Israeli `Economic Miracle' Forecast If US Lends Hand
INTERVIEW
BOSTON
WITH President Bush holding firm on stringent preconditions, Israel's year-long quest to secure $10 billion in United States loan guarantees appears to be at an end.
But in an interview this week, Israeli Ambassador to the US Zalman Shoval said his government would keep the request on the table.
Behind the decision is a hope that renewed congressional pressure or a new US administration, or both, could breathe life into a request Mr. Shoval says is needed to absorb a wave of new immigrants and to transform Israel into an "economic miracle."
Shoval added: "We will not officially rescind our request, but we will not push it." The ambassador said that the recent influx of highly educated Jews from the former Soviet Union has given Israel one of the highest per capita concentrations of skilled scientists and technicians in the world.
But without outside help in raising the $50 billion to $60 billion needed to absorb up to a million immigrants by 1996, the chance to create the housing, jobs, and economic infrastructure needed for an economic transformation could be lost.
"Israel has the potential within a few years to become one of the new economic miracles, like Hong Kong, like Singapore, like Taiwan," says Shoval. "We have the will to work, we have the knowledge. What we don't have is the capital.
"The problem is that the rest of the world is looking to Washington for the right signal" on the issue of loan guarantees, Shoval added. "They are saying: If Israel is not good enough politically or economically for America, its closest ally, why should we go ahead and jump into the cold water?"
With an eye to keeping Arabs engaged in Middle East peace talks, the Bush administration has demanded that Israel halt construction of new settlements in the occupied West Bank and Gaza Strip in return for the loan guarantees.
Israel's adamant refusal, combined with recent US allegations that Israel improperly resold American weapons technology abroad, has contributed to some of the most serious tensions between the old allies in years.
Shoval acknowledges that Israelis have developed "a feeling that we are being abandoned or that somebody is trying to put a lot of ice on the relationship."
At the same time, he adds, potential political instability and Iranian-style fundamentalism in the former Soviet Muslim republics argues for strengthening a strategic alliance originally forged to contain Soviet aggression.

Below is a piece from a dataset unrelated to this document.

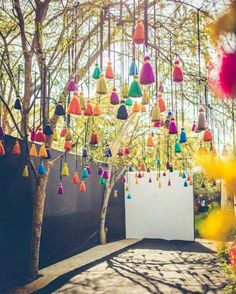 Bunte Hochzeitsdekoration decoration ideas for festivals Wedding Decor Photo tassel decor Summer Party Decorations, Indian Wedding Decorations, Wedding Theme Decoration Ideas, Garden Decoration Party, Diy Event Decorations, Punjabi Wedding Decor, Birthday Decorations, Tree Decorations Wedding, Night Wedding Decor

"The character and nature of the potential adversary has changed," says Shoval. "The area as a whole is probably as volatile as it ever was in the past. A very close strategic relationship between the United States and Israel is probably as important now as it ever was in the past - maybe more important."

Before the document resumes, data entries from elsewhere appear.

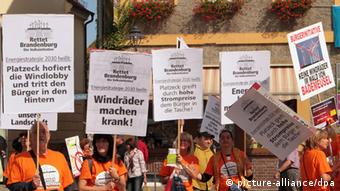 Protest gegen Windanlagen in Brandenburg (Foto: dpa)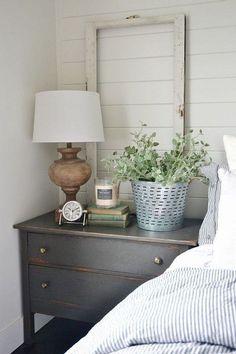 Beautiful Farmhouse Master Bedroom Ideas 06 #FarmhouseLamp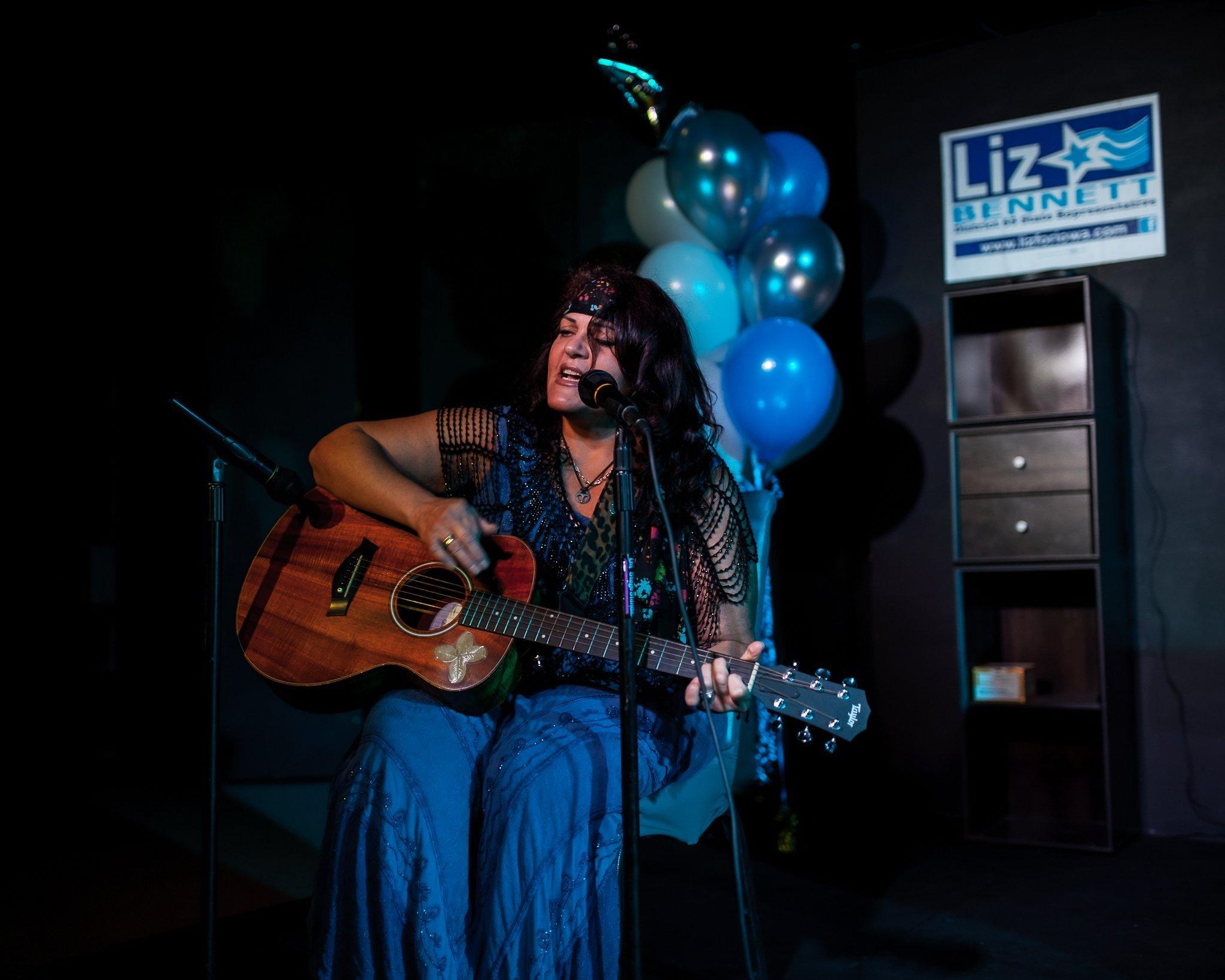 Julie Jules Gordon performing at State Representative Liz Bennett's Celebrity Karaoke Night Fundraiser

He says the impression that the US is loosening its ties with Israel has already emboldened Palestinians to stiffen their negotiating position in Middle East peace talks. A further deterioration could have more serious implications in the Arab world at large.
"If the Arabs should assume wrongly that America is no longer there backing Israel, the balance between the will for peace and the will for renewed aggression sometime in the future may be shifting in a negative direction," Shoval says. He insists that the US is mistaken if it believes that Israeli policy would change if Israeli Prime Minister Yitzhak Shamir were defeated in June's national elections by former Defense Minister Yitzhak Rabin.
"The difference between the Likud and Labor parties ... is not as big as sometimes made out to be," says Shoval.
"No doubt there is a difference in style, a difference in emphasis, a difference in degree. There's not a difference in principle," he says.
Many US and Israeli analysts say Mr. Rabin, who favors territorial compromise and limits on Jewish settlements, would be far easier for Washington to work with.